*Task description*: Every line of the records below from the line with "Star Wars Pattern, Mug black, ceramic, 330ml" up to and including the line with "Newspaper articles on" must be reproduced exactly, and no line outside that range.

[Opening Exercise data section]

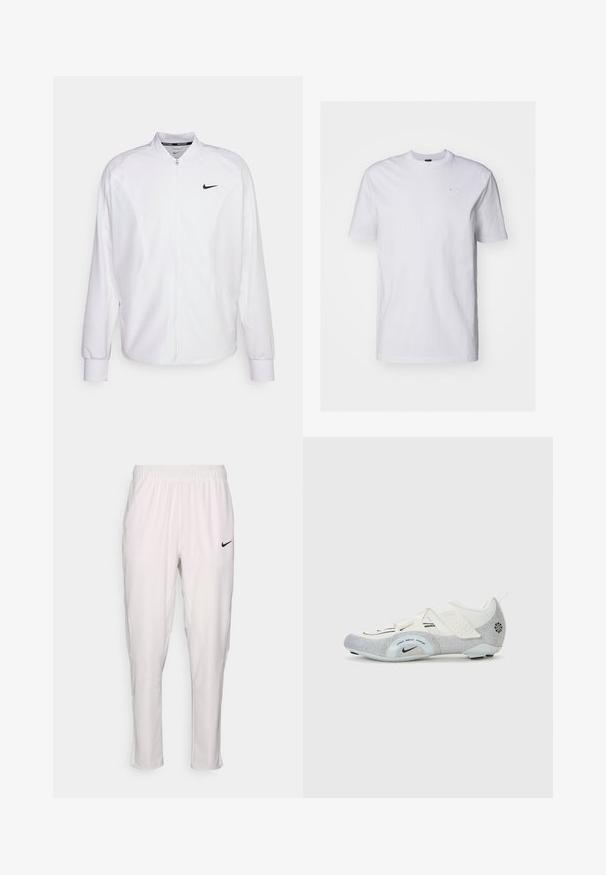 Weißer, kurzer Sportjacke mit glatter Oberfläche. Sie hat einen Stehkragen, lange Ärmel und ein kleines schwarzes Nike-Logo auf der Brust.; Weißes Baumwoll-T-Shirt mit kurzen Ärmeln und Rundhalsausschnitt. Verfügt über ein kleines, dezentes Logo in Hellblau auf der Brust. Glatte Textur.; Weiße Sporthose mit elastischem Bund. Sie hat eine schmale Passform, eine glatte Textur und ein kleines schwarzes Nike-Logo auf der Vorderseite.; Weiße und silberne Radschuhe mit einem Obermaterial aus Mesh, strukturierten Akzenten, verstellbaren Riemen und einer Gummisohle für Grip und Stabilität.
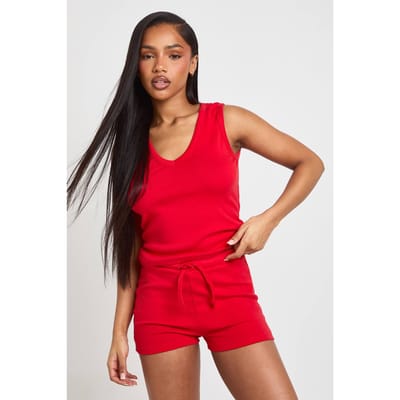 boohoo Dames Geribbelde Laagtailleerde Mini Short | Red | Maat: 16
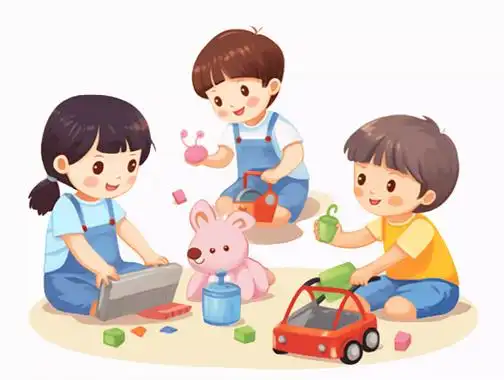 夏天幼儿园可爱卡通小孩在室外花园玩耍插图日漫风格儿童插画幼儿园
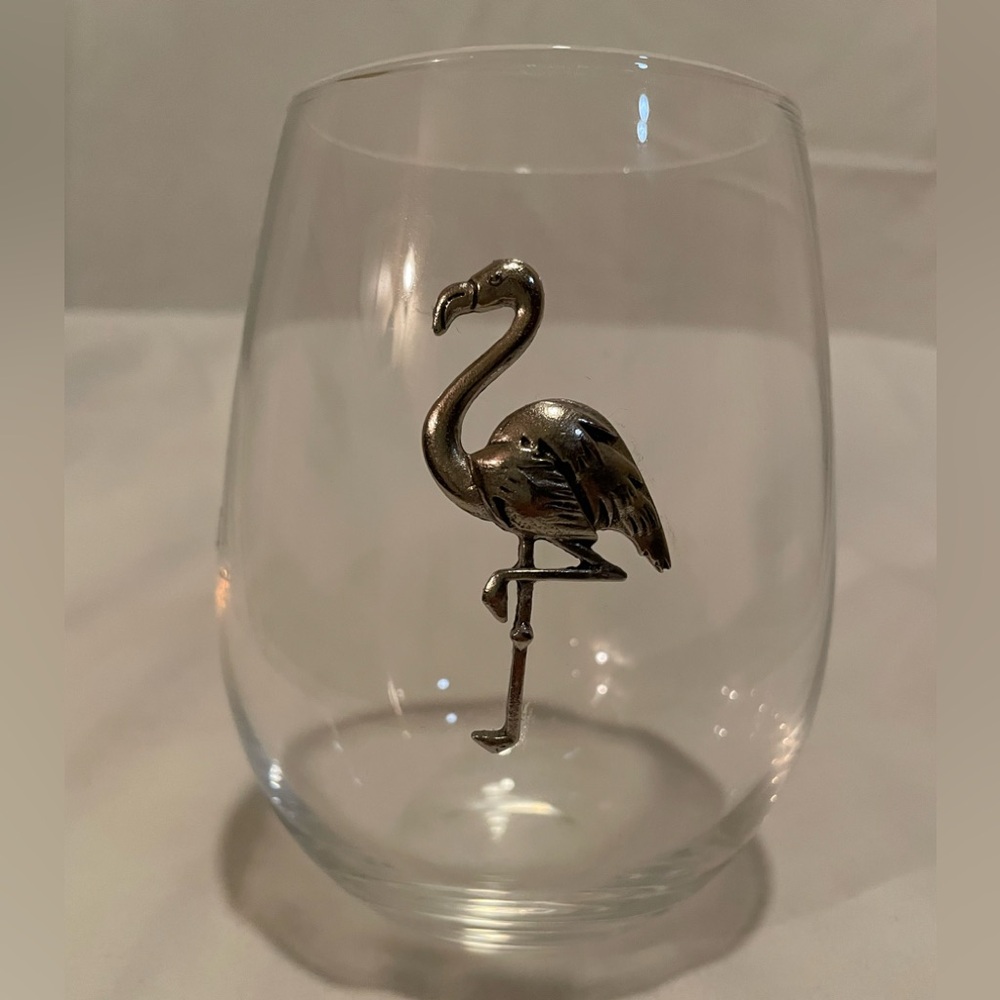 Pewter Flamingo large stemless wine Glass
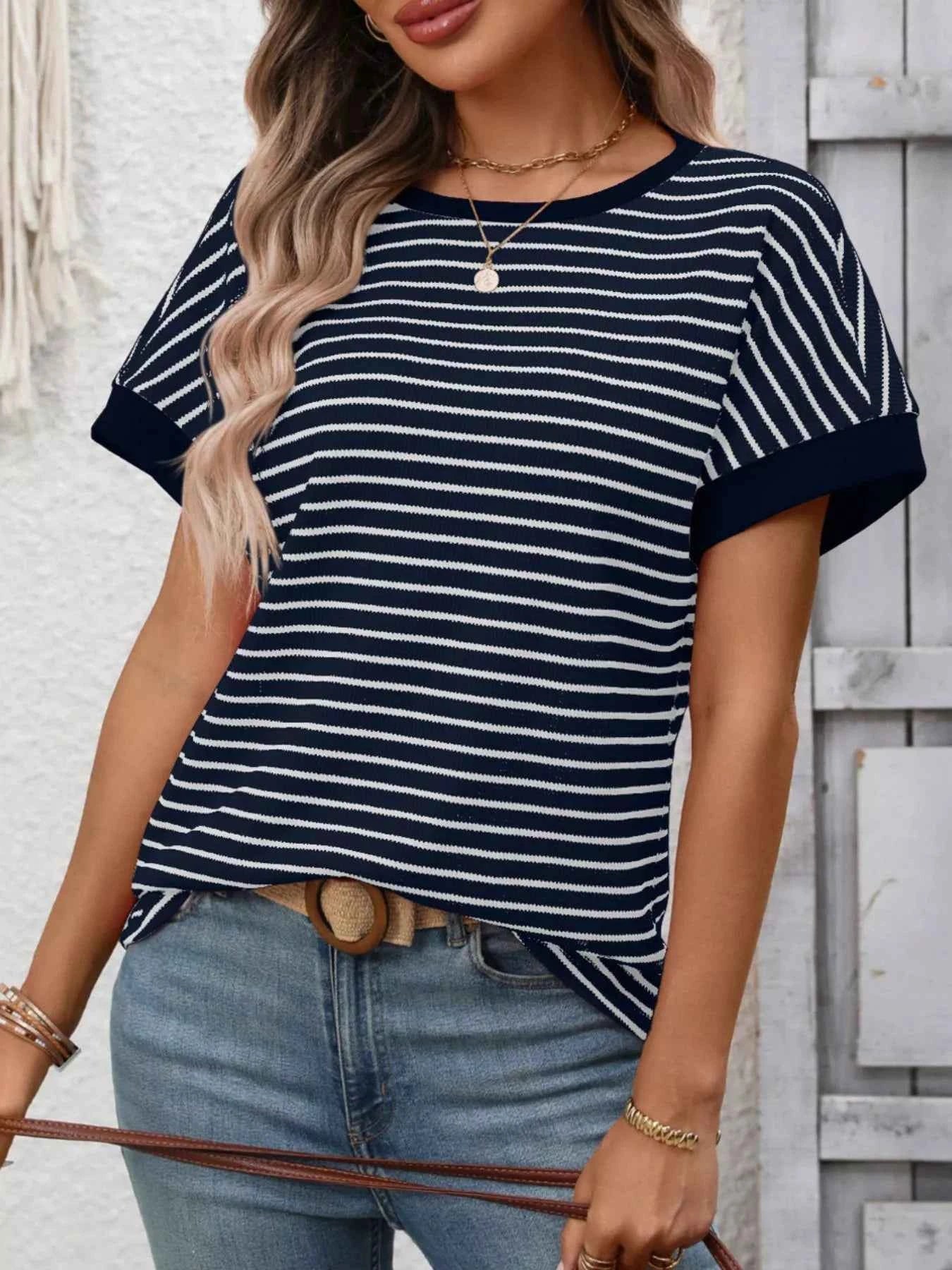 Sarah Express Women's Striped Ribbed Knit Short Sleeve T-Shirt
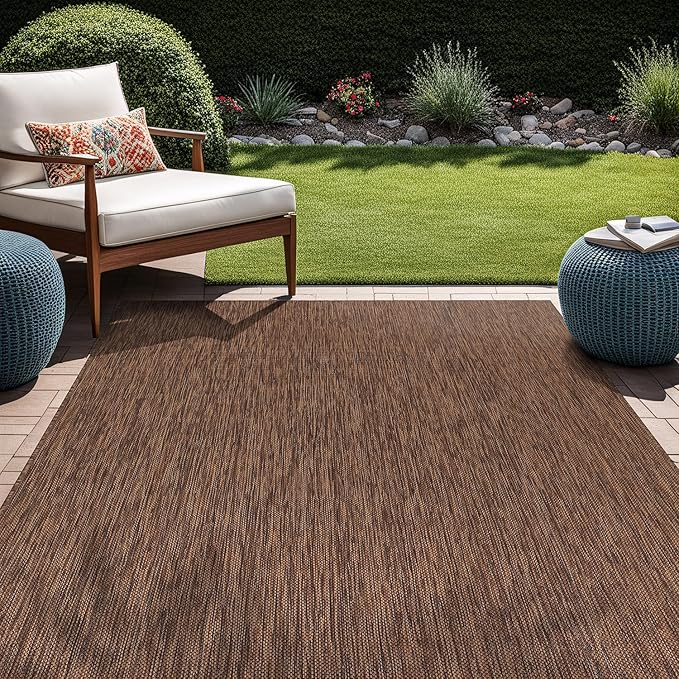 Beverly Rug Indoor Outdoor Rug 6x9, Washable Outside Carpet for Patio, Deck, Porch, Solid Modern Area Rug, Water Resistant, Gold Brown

[Closing Exercise data section]
[Opening Exercise data section]

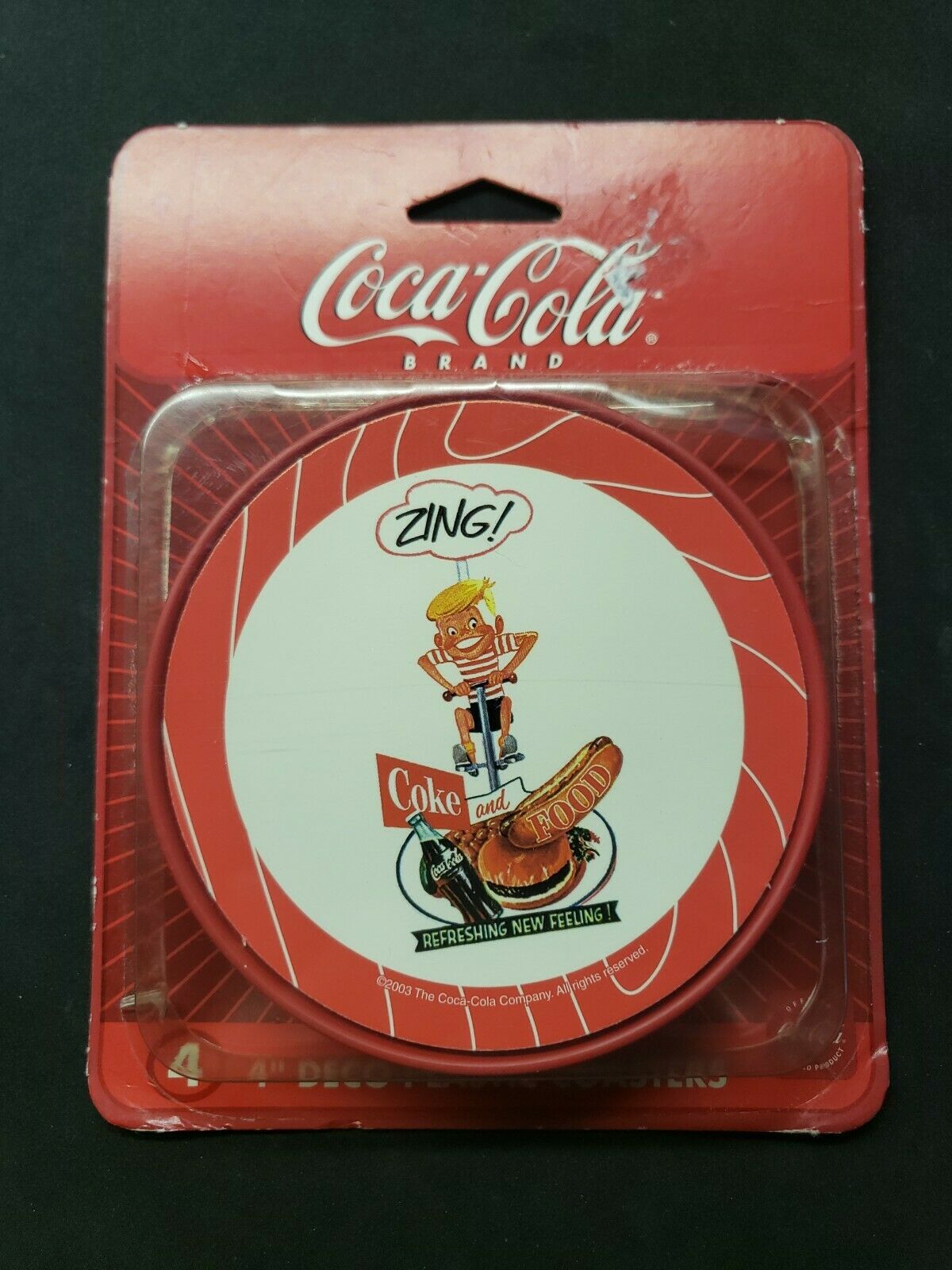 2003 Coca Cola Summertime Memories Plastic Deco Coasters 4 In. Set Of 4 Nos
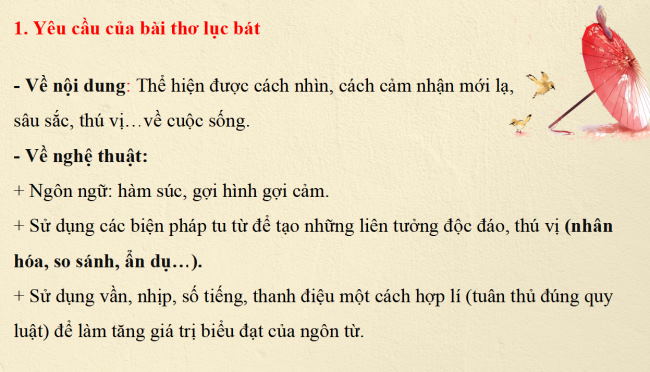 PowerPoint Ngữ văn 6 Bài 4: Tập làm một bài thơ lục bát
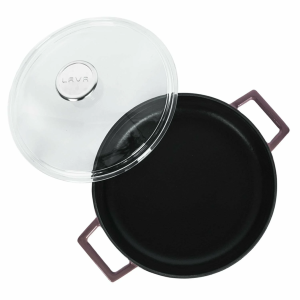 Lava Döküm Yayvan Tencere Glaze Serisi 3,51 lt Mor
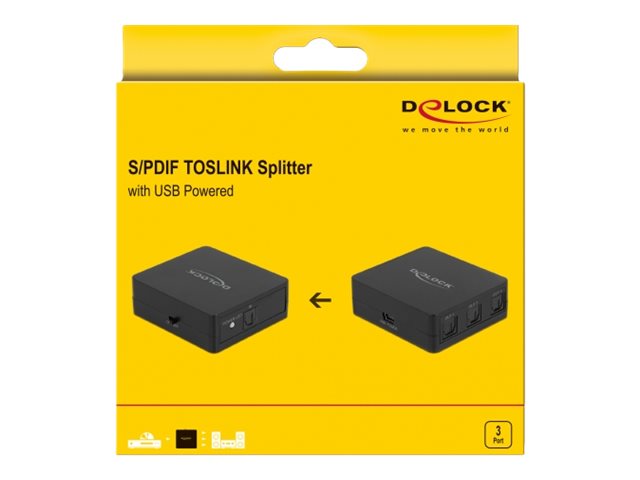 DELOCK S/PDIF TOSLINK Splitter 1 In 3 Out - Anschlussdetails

[Closing Exercise data section]
[Opening Exercise data section]

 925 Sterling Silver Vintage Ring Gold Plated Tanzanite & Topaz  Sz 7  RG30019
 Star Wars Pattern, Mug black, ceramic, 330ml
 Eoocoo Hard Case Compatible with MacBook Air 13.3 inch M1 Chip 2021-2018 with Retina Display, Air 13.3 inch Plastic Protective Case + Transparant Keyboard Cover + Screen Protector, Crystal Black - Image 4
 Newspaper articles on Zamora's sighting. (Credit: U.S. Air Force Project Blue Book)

[Closing Exercise data section]

*Problem solution*:
 Star Wars Pattern, Mug black, ceramic, 330ml
 Eoocoo Hard Case Compatible with MacBook Air 13.3 inch M1 Chip 2021-2018 with Retina Display, Air 13.3 inch Plastic Protective Case + Transparant Keyboard Cover + Screen Protector, Crystal Black - Image 4
 Newspaper articles on Zamora's sighting. (Credit: U.S. Air Force Project Blue Book)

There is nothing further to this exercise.